0

I have simple script to handle CSV file with size 10GB. The idea is pretty simple.

  1. Open file as stream.
  2. Parse CSV objects from it.
  3. Modify objects.
  4. Make output stream to new file.

I made following code, but it cause memory leak. I have tried a lot of different things, but nothing helps. The memory leak disappear if I remove transformer from pipes. Maybe it causes memory leak.

I run the code under NodeJS.

Can you help me found where I am wrong?

'use strict';

import fs from 'node:fs';
import {parse, transform, stringify} from 'csv';
import lineByLine from 'n-readlines';


// big input file
const inputFile = './input-data.csv';

// read headers first
const linesReader = new lineByLine(inputFile);
const firstLine = linesReader.next();
linesReader.close();
const headers = firstLine.toString()
    .split(',')
    .map(header => {
        return header
            .replace(/^"/, '')

__DATA EXTRACT__:
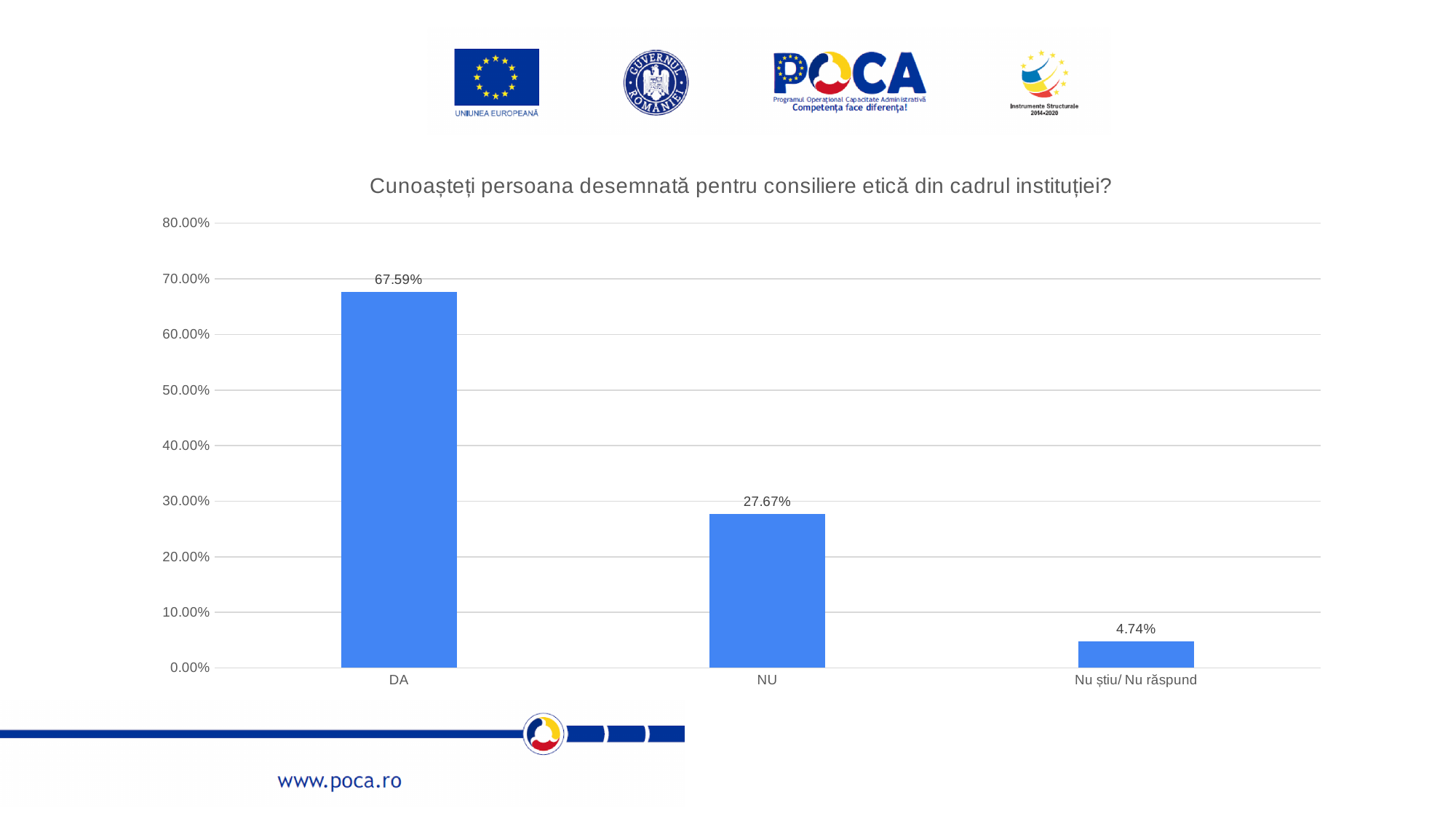
How many categories are shown on the x axis? 3 What is the value for Nu știu/ Nu răspund? 4.74% Is the value for NU greater or less than 30.00%? less Which category has the lowest value? Nu știu/ Nu răspund Which category has the highest value? DA What kind of chart is shown on the slide? bar chart What is the difference between the values for DA and NU? 39.92% What is the difference between the values for NU and Nu știu/ Nu răspund? 22.93% Which is larger, the value for NU or the value for Nu știu/ Nu răspund? NU What is the value for DA? 67.59% What is the title of the chart? Cunoașteți persoana desemnată pentru consiliere etică din cadrul instituției? What is the value for NU? 27.67%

__QUESTIONS ON THE MATERIAL__:
A – Check each statement below against the forum post about processing a 10GB CSV file. For each one, answer yes or no and quote the words of the post that settle it.
(i) The memory leak goes away when the transformer is removed from the pipes.
(ii) The script is run in a web browser.
(iii) The CSV file being handled is 10GB in size.
B – In the forum post about processing a 10GB CSV file, what path is assigned to the input file in the code?
C – Continue the forum post about processing a 10GB CSV file from the point where its code stops.

__YOUR RESPONSES__:
A –
(i) Yes: "The memory leak disappear if I remove transformer from pipes."
(ii) No: "I run the code under NodeJS."
(iii) Yes: "I have simple script to handle CSV file with size 10GB."

B – './input-data.csv'

C –
            .replace(/"$/, '')
            .replace(/\s+/g, '_')
            .replace('(', '_')
            .replace(')', '_')
            .replace('.', '_')
            .replace(/_+$/, '');
    });

// file stream
const fileStream1 = fs.createReadStream(inputFile);

// parser stream
const parserStream1 = parse({delimiter: ',', cast: true, columns: headers, from_line: 1});

// transformer
const transformer = transform(function(record) {
    return Object.assign({}, record, {
        SomeField: 'BlaBlaBla',
    });
});

// stringifier stream
const stringifier = stringify({delimiter: ','});

console.log('Loading data...');

// chain of pipes
fileStream1.on('error', err => { console.log(err); })

    .pipe(parserStream1).on('error', err => {console.log(err); })

    .pipe(transformer).on('error', err => { console.log(err); })

    .pipe(stringifier).on('error', err => { console.log(err); })

    .pipe(fs.createWriteStream('./_data/new-data.csv')).on('error', err => { console.log(err); })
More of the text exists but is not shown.